This tutorial will first give a basic understanding of a web crawler with writeup and easy Python 3 code. We will then introduce several important issues in writing a crawler. At last we will introduce a popular Python sraping library/framework 'Scrapy', which helps us to solve the problems mentioned and buidl a web crawler/scraper with little work. 

### prerequisites

#### Basic knowlegde of HTTP requests

Due to the limit of words, people who are intereted can read NTU's introduction to HTTP, which is very helpful. 

- [HTTP (HyperText Transfer Protocol)](https://www.ntu.edu.sg/home/ehchua/programming/webprogramming/HTTP_Basics.html)

#### Basic knowlegde of HTML 

If you don't know this topic well, you can refer to w3school's HTML tutorial which is given below.

- [HTML5 Tutorial](https://www.w3schools.com/html)

#### Some Python libraries

You should have experience with Python `Requests` and `Beautiful Soup` libraries.
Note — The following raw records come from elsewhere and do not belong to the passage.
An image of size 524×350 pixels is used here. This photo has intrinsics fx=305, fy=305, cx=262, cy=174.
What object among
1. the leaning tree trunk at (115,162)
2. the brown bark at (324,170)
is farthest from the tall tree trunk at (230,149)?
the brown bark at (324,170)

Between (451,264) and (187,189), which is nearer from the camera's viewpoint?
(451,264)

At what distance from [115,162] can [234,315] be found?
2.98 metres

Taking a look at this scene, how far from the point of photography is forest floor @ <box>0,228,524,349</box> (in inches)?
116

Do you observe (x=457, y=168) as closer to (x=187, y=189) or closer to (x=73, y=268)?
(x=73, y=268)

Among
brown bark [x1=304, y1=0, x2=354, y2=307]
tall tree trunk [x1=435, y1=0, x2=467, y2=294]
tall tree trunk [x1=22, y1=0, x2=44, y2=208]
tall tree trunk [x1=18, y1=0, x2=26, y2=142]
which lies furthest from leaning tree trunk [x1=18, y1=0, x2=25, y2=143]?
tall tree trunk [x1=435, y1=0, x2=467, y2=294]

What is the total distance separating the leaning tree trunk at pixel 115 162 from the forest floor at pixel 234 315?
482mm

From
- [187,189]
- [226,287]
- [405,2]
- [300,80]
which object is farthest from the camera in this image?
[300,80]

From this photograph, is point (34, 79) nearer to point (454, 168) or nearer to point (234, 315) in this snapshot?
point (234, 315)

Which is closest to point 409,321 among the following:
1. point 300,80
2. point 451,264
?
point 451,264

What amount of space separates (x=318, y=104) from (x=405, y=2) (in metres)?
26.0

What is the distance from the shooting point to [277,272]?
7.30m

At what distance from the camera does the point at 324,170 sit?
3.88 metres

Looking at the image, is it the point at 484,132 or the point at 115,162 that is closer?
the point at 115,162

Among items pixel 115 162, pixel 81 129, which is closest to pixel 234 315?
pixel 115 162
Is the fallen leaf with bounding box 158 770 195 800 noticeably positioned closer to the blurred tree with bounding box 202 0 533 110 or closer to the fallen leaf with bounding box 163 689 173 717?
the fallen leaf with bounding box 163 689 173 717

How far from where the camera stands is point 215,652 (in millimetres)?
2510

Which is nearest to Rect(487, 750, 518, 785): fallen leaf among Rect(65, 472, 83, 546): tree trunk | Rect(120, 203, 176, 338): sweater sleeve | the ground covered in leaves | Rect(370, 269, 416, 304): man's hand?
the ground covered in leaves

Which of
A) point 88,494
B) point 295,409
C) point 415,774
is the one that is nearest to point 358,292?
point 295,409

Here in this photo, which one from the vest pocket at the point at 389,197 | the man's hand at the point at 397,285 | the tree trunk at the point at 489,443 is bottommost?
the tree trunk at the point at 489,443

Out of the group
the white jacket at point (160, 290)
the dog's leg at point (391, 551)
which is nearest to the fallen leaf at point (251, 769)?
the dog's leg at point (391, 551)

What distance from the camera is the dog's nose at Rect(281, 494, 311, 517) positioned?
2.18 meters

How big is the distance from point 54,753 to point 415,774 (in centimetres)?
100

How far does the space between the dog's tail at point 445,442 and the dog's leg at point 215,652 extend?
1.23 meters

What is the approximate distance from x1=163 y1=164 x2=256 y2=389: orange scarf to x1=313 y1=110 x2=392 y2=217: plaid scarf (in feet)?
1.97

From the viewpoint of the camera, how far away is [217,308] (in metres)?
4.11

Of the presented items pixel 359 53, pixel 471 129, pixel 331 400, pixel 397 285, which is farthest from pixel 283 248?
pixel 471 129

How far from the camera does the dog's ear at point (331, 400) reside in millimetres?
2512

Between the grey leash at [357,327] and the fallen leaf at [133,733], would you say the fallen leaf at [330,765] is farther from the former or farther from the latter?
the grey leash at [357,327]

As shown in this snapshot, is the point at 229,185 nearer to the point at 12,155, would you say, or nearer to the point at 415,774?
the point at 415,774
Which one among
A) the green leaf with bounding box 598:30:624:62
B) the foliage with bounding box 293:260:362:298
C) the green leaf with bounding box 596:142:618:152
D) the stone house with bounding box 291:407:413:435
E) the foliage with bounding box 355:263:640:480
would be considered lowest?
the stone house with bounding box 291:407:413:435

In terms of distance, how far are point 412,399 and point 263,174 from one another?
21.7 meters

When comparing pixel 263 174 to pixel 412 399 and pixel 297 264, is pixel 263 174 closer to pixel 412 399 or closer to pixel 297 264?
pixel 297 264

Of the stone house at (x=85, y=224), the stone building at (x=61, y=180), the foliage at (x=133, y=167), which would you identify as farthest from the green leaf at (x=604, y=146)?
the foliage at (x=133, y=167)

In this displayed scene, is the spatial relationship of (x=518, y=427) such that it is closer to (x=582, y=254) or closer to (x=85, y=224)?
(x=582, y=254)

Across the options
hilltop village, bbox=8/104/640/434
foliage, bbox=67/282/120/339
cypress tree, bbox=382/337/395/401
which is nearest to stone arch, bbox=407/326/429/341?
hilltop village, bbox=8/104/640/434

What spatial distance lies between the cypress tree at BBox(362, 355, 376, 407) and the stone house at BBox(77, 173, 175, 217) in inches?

Here are the official documents:
- [Requests: HTTP for Humans](http://docs.python-requests.org/en/master/#requests-http-for-humans)
- [Beautiful Soup Documentation](https://www.crummy.com/software/BeautifulSoup/bs4/doc/#)

#### Xpath language

Xpath is a language used to search for elements in XML document. You will need Xpath basics when using Scrapy. Here is a good tutorial provided by W3Schools.

- [XPath Tutorial](https://www.w3schools.com/xml/xpath_intro.asp)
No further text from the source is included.